2nd Annual International Conference on “Internal Migrants in the Cities: Entangled lives”
Published on July 15, 2022
December 30, 2022 10:00 am (IST)
Online - Webinar
Call for Papers
Abstracts (500-750 words maximum; 5 keywords) with Short bio of the authors (100-150 words) should be sent by midday (12 pm IST) on Sunday 30th September 2022. Submissions and presentations must be in English.
The International Institute of Migration and Development (IIMAD), in collaboration with the Indian Institute of Technology, Hyderabad (IITH) invites academics, researchers, activists, artists and other practitioners to submit original research, case studies, work, and other insights for presentation at the 2nd Annual Internal Migration Conference. The conference will focus on the theme ‘Cities and Internal Migrants’ and will take place on 30-31 December 2022 using a hybrid model. The timing of presentations will be adjusted to account for the time zones of presenters as much as possible.
COVID 19 and Internal Migration
While migration has historically provided economic and cultural advantages, the recent global trends are indicative of the travesties faced by populations, which had negative economic and social impacts. Furthermore, states blocked internal borders, forcing migrants to seek out riskier ways of fleeing for their lives or remain detained in appalling conditions at borders. We are searching for papers that support novel analytical methods, challenge accepted time and space scales, integrate several spatial and temporal dimensions, and focus on COVID-19 and migrant displacements and disruptions.
Cities and Vulnerability
Migration to cities is a major trend that will have a significant impact in the near future. The annual growth of urban population is higher than that of the global population, suggesting that internal migration is occurring at a rapid pace. Access to healthy food, suitable work, social safety, housing, and water and sanitation services are all obstacles for migrants to metropolitan centres. This presents the state with extra hurdles in terms of ensuring not just the population’s livelihood security, but also in housing, educational provisioning, public health and so on. Cities have always acted as hubs for regulating movement. This sub-theme looks into the transition phases of migration and cities around the globe.
Migration, Gender and Cities
Debates on the causes and impacts of migration, whether forced, voluntary, or somewhere in between, intersect with gender. This sub-theme explores the reasons for and patterns of women migrating to cities, highlighting the exclusionary mechanisms at work in metropolitan settings that influence both migration in general and women migrants in particular.
Changing forms of labour
The pandemic disrupted urban labour markets and had a devastating effect on informal labour in the cities. This sub-theme covers wide-ranging contributions in the areas of new forms of labour and organization, occupations, including papers focusing on work and employment outcomes of reverse and return migrations.

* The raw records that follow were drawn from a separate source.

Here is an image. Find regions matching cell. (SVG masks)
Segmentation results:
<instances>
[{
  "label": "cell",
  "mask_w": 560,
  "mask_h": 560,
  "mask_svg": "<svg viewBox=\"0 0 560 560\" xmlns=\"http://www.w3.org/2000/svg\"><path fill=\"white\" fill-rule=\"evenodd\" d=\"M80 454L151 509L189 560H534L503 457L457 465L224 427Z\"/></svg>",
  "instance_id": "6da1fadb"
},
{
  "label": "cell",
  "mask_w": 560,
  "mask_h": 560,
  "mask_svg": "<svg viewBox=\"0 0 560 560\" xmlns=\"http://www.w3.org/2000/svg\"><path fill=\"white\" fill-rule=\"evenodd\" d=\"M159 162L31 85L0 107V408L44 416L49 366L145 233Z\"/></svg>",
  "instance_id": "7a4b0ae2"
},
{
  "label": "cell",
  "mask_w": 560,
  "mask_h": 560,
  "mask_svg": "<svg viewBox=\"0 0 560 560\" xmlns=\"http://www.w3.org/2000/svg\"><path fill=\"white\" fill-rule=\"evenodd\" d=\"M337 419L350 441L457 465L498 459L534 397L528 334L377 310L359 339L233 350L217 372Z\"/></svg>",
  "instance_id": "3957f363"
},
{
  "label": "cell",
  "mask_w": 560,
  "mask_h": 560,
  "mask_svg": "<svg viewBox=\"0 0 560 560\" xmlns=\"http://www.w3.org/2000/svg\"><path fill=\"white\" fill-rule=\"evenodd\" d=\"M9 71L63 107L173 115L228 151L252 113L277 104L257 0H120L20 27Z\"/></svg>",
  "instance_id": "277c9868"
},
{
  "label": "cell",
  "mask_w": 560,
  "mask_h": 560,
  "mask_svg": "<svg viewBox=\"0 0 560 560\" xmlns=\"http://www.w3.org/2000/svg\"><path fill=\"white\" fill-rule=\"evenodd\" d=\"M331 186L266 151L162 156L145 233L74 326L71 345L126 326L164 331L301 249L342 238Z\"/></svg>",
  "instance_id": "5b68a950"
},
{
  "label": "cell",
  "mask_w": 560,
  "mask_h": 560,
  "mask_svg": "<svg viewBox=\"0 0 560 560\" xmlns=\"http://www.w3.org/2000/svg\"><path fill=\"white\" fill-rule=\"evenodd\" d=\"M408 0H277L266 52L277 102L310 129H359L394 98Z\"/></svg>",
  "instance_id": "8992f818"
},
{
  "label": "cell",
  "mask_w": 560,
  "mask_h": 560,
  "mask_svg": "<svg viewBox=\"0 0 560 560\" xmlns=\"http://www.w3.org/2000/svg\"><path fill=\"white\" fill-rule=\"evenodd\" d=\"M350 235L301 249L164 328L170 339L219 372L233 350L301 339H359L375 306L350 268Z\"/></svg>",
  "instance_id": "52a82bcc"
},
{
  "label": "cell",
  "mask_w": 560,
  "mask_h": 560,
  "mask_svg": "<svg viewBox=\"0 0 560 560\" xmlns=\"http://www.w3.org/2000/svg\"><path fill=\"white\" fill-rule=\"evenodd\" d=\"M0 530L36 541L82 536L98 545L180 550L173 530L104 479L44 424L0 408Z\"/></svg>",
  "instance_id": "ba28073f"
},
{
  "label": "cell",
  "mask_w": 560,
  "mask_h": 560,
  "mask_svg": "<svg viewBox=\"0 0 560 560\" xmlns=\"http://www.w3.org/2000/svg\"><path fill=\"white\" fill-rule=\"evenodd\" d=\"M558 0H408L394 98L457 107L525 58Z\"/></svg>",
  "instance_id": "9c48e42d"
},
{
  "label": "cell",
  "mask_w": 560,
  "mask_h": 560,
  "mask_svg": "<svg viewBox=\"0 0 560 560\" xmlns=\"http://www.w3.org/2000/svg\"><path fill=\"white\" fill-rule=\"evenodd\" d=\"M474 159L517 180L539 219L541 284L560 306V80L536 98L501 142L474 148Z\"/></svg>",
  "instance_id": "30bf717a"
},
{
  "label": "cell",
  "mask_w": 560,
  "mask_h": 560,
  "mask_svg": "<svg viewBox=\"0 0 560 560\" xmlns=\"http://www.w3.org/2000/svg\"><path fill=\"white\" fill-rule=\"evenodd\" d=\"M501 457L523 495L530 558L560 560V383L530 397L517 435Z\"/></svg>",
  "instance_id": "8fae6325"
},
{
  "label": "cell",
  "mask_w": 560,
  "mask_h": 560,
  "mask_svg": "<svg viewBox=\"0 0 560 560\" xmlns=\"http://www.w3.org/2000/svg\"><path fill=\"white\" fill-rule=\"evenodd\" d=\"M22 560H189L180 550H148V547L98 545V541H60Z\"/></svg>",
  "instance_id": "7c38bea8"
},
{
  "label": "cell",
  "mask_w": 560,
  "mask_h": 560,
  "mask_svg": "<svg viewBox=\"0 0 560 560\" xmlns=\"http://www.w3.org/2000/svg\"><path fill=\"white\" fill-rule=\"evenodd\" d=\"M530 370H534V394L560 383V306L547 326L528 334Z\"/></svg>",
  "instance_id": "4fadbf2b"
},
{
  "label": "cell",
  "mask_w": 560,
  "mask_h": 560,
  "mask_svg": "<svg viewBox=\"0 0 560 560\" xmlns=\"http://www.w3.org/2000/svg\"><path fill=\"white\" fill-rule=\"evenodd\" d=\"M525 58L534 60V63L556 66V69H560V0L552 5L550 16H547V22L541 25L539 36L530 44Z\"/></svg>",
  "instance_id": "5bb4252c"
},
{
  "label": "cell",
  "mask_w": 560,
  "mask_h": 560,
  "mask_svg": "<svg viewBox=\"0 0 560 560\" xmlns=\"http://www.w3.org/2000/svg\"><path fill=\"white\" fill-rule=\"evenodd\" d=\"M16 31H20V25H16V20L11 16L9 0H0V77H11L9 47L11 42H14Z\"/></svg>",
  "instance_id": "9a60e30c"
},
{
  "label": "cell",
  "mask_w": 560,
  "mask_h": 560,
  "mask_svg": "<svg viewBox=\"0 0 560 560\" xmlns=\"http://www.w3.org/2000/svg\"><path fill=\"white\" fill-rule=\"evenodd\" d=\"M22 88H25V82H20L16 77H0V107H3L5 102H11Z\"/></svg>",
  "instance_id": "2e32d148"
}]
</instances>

Migrants, migration and media
Particularly during the pandemic, migrant populations in urban areas were extensively covered in literature and the media. Despite the fact that migrant labour is crucial to the operation of our cities, internal migrants frequently goes unnoticed, both literally and figuratively, by policymakers and urban residents alike. The media’s portrayal of internal migrants, and migration; the contribution of social media and new technologies to the maintenance of migrant networks; the press’s involvement in establishing the “them” and escalating or calming social friction between migrants and locals would add value to this theme.
Migrant Lives – The Policy
Future migration patterns and problems for the sending and receiving states, policies related to the integration of internal migrants generally, studying migration and migrants, designing or enforcing migration laws or policies will be considered in this theme. In developing countries, the precarity of the urban poor and internal migrants came to light in the immediate aftermath of the pandemic lockdown. Papers here would also address wide-ranging questions related to state policies of urbanization, growing migration, smart cities, unorganized labour.
- Abstracts (500-750 words maximum; 5 keywords) with Short bio of the authors (100-150 words) should be sent by midday (12 pm IST) on Sunday 30th September 2022. Submissions and presentations must be in English.
The abstracts will be evaluated by the conference organisers, and qualified participants will get more information in early October and the full papers are expected before the conference. We encourage participants from across the social sciences, working from a variety of methodological and theoretical approaches, as this is an interdisciplinary conference. Emerging researchers and others working in the Global South are especially encouraged to submit. Following the conference, chosen papers will be published as peer-reviewed IIMAD working papers that will serve as a resource for current research on Internal Migration and Cities. If we receive excellent papers, the organizers will plan to edit a special issue with an international journal or an edited book.